Die Hoffnungen liegen auf der katholischen Kirche
Die katholische Kirche vermittelt im Rahmen eines „Nationalen Dialogs“ zwischen der Regierung und den Demonstranten. Der Dialog wurde allerdings schon mehrfach unterbrochen und über den Vorschlag der Bischöfe, die innenpolitische Krise mit vorgezogenen Neuwahlen zu lösen, ist noch nicht entschieden. „Wir hoffen, dass die Bischofskonferenz gemeinsam mit der zivilgesellschaftlichen Allianz aus entwicklungspolitischen und Menschenrechtsorganisationen die Regierung Ortega dazu bewegen kann, den Weg zu einer Demokratie wiederzufinden, die Gewalt nicht weiter eskalieren zu lassen und Presse- und Meinungsfreiheit wieder zu etablieren“, so Betina Beate. „Andernfalls sei ein Bürgerkrieg nicht mehr weit entfernt.“
Der heutige 19. Juli ist der 39. Jahrestag des Erfolgs der Sandinistischen Revolution über Diktator Anastasio Somoza.

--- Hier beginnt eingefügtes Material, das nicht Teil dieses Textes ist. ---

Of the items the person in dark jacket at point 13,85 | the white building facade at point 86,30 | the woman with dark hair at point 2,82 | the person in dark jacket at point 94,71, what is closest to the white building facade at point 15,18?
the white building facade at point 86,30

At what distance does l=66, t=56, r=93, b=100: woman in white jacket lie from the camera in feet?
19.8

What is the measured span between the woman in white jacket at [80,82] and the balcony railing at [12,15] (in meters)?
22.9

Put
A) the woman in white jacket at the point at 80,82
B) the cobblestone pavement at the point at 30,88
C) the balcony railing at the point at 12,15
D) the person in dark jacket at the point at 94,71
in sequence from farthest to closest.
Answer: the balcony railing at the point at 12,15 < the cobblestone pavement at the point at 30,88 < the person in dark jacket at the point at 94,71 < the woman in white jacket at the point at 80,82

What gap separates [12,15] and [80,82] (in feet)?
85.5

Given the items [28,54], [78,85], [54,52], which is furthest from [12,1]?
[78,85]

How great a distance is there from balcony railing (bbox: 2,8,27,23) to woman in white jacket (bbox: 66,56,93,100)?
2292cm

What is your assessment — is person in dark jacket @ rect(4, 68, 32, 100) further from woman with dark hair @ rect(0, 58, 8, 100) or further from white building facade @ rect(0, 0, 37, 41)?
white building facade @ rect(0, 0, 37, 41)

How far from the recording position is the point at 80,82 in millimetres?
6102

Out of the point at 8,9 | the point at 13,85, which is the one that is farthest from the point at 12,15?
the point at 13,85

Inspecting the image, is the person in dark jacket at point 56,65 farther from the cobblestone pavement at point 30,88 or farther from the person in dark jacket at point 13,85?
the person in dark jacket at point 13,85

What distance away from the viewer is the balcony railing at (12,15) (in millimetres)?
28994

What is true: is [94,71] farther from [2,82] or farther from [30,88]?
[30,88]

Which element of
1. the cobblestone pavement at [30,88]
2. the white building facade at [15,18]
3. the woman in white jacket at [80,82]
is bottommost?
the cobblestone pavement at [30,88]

Am 19. Juli 1979 konnten die sandinistischen Revolutionäre Managua einnehmen. Der Diktator floh in die USA, die Menschen hofften auf ein neues, besseres Nicaragua. 39 Jahre später richtet sich nun die neue, breite und unbewaffnete Protestbewegung gegen die Revolutionäre von damals.
Leider kein Kommentar vorhanden!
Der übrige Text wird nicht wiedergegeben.